_Task 1:_ Lay out everything in the records from the line containing "Which among" down through the last line of the records as a Markdown table with the columns Row and Line, leaving out blank lines.

_Reading text:_
□ □ □ □ □
[Date Prev][Date Next][Thread Prev][Thread Next][Date Index][Thread Index]
Re: Rethinking octave_idx_type
From: |
Daniel J Sebald |
Subject: |
Re: Rethinking octave_idx_type |
Date: |
Sat, 26 Nov 2016 14:25:56 -0600 |
User-agent: |
Mozilla/5.0 (X11; Linux x86_64; rv:38.0) Gecko/20100101 Thunderbird/38.7.2 |
On 11/26/2016 01:07 PM, Bernardo Sulzbach wrote:
On 11/25/2016 03:27 PM, Michael D Godfrey wrote:
Instead, it seems that we could define octave_idx_type to be ssize_t
(or ptrdiff_t, I think they are equivalent in practice). Then things
like fread, fwrite, or simple element-by-element array operations that
don't require BLAS or LAPACK functions could work on larger arrays.
This appears to be a significant improvement.
This would also fix numel() calls returning overflown values on big
matrices under 64-bit systems too.
... something like 8-bit image data would fit in 8-32 G and overflow the
index. But if the programmer uses y = f(x) there needs to be enough
memory for two such large matrices. Otherwise one has to use x = f(x),
because certainly operating on individual elements using indexing is slow.
Rik's concern about speed of 32-bit indexing vs 64-bit indexing is a
good one. The answer is sort of CPU- and bus-dependent, but it
certainly seems to me that speed takes precedent over the rarer case of
8+ G matrix/vector size. Certainly there are quite common cases where
the user has > 8G data to process, but typically that is done not by
bringing the whole data record in at once, but by processing using
blocks of data. E.g., the filter routines return a state vector so that
can be used recursively for the next block of data, etc. Being crafty
about efficiently processing data, both CPU and memory, is what it's about.
□ □ □ □ □
_Data shown:_
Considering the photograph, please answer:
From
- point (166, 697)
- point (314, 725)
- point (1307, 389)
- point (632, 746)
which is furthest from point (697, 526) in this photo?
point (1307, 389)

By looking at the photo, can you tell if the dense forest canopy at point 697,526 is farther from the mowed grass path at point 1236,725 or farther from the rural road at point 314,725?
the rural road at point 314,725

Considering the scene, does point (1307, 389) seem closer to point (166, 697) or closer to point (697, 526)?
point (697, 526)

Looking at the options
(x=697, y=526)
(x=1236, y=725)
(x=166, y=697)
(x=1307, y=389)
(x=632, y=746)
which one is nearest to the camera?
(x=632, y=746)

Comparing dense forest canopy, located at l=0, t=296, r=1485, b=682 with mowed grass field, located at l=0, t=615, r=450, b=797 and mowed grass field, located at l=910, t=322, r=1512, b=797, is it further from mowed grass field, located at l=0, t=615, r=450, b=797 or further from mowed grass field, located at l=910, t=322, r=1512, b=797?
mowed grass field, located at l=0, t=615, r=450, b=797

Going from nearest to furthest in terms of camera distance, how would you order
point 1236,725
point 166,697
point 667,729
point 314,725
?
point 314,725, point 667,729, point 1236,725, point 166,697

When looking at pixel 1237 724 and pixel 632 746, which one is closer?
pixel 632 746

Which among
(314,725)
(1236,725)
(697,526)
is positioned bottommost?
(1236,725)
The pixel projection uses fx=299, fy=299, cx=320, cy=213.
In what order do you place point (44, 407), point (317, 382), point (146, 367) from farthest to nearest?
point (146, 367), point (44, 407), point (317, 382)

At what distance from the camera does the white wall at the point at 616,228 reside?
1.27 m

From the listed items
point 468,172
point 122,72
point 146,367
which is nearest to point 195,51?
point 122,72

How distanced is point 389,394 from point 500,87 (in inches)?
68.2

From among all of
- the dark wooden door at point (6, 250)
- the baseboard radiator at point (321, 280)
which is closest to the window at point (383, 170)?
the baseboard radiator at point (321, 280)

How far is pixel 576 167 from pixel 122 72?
□ □ □ □ □
_Task 2:_ Pick up the mailing list post on octave_idx_type after its last sentence and keep writing it.

_Task result 1:_
| Row | Line |
|---|---|
| 1 | Which among |
| 2 | (314,725) |
| 3 | (1236,725) |
| 4 | (697,526) |
| 5 | is positioned bottommost? |
| 6 | (1236,725) |
| 7 | The pixel projection uses fx=299, fy=299, cx=320, cy=213. |
| 8 | In what order do you place point (44, 407), point (317, 382), point (146, 367) from farthest to nearest? |
| 9 | point (146, 367), point (44, 407), point (317, 382) |
| 10 | At what distance from the camera does the white wall at the point at 616,228 reside? |
| 11 | 1.27 m |
| 12 | From the listed items |
| 13 | point 468,172 |
| 14 | point 122,72 |
| 15 | point 146,367 |
| 16 | which is nearest to point 195,51? |
| 17 | point 122,72 |
| 18 | How distanced is point 389,394 from point 500,87 (in inches)? |
| 19 | 68.2 |
| 20 | From among all of |
| 21 | - the dark wooden door at point (6, 250) |
| 22 | - the baseboard radiator at point (321, 280) |
| 23 | which is closest to the window at point (383, 170)? |
| 24 | the baseboard radiator at point (321, 280) |
| 25 | How far is pixel 576 167 from pixel 122 72? |

_Task result 2:_
I wonder if it makes sense to have 64-bit indexing be a different Octave
type, because internally Octave would know when > 32-bit indexing is
needed, e.g., ones(2^17). But that seems unnecessary too.
In fact, let's see what this does:
octave:9> x = ones(bitshift(int64(1), 17));
error: out of memory or dimension too large for Octave's index type
octave:9> x = ones(bitshift(int64(1), 16));
error: out of memory or dimension too large for Octave's index type
octave:9> x = ones(bitshift(int64(1), 15));
OK after the last command my system essentially attempted swapping out
all memory and is now gradually coming back to life.
I like the error message. Perhaps it would make sense to differentiate
those two conditions, i.e., rather than say it is this or that,
something like
error: out of memory
vs.
error: dimension too large for Octave's index type (rebuild using option
--index64)
Of course, one of these has to take precedence under the condition they
are both true. I think the only way to test how much memory is available
in a system is to actually try the malloc, right? So maybe the latter
should take precedence.
My point is that with the above, only the users who know they need
64-bit indexing would build it as such. Assuming that 64-bit indexing
takes a CPU hit compared to 32-bit indexing.
Dan
PS: This struck me as odd:
octave:1> x = ones(2^33);
octave:2>
octave:2> size(x)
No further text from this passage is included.